* _Reading passage_
★ ★ ★ ★ ★
Front Porch Forum
- Type: Private
- Industry: Social networking service
- Founded: 2000
- Founders: Michael and Valerie Wood-Lewis
- Area served: Vermont; Williamstown, Massachusetts; Glens Falls and Lake George region, New York;
- Number of employees: 30
- Website: frontporchforum.com

= Front Porch Forum =

Social benefit corporation in Vermont, US

Front Porch Forum (FPF) is a social network founded in 2000 and incorporated in 2006 based in Burlington, Vermont. It is a Vermont public benefit corporation.

==Overview==
Front Porch Forum's stated purpose is to strengthen Vermont communities, reflected in its deliberate choice not to expand across the United States. The service contains over 250 separate forums which correspond to a town, combination of towns, or district of a city. Its core focus is on Vermont, though it also serves parts of New York and a single town in Massachusetts. As of 2025 the site had nearly 250,000 members and a staff of around thirty, including 12 moderators and three full-stack developers. FPF also maintains a community directory of local businesses and a community calendar of member-submitted events.

==History==
Front Porch Forum originated as a Burlington-centric local email list called the Five Sisters Neighborhood Forum. Michael and Valerie Wood-Lewis were new to the area, parenting a son with cerebral palsy, and wanted to meet more of their neighbors. They began by distributing flyers in their local area encouraging people to join and received a positive response. Michael Wood-Lewis hired engineer Rob Maurizi to design a proof-of-concept platform and relaunched the list using its own custom-built software. FPF then launched free coverage for all of Chittenden County, Vermont. Over the next few years, a number of towns or regions paid would pay a small one-time set-up fee to have an FPF instance created for their town.
★ ★ ★ ★ ★
* _Supplied information_
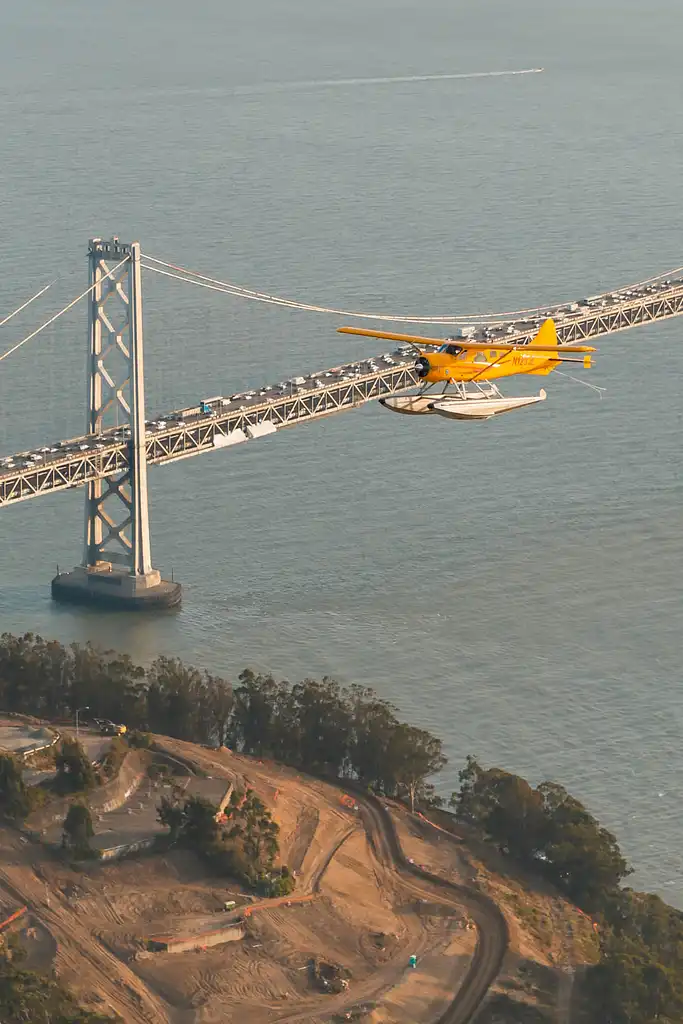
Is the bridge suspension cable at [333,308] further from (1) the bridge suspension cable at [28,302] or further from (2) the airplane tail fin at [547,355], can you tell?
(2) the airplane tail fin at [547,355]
★ ★ ★ ★ ★
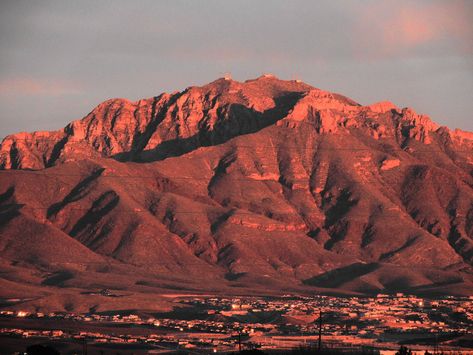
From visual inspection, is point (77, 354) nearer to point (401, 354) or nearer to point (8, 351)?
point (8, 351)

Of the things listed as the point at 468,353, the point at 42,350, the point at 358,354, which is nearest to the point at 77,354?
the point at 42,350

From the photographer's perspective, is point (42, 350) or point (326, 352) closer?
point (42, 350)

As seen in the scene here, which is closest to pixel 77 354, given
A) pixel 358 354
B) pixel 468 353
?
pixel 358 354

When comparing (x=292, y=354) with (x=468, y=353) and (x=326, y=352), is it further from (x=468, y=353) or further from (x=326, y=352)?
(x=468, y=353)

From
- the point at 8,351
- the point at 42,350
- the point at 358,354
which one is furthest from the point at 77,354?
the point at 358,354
★ ★ ★ ★ ★
* _How to complete this task_
Repeat word for word the stretch of the Front Porch Forum article from "Front Porch Forum (FPF)" through "public benefit corporation.".

* _Solution for this exercise_
Front Porch Forum (FPF) is a social network founded in 2000 and incorporated in 2006 based in Burlington, Vermont. It is a Vermont public benefit corporation.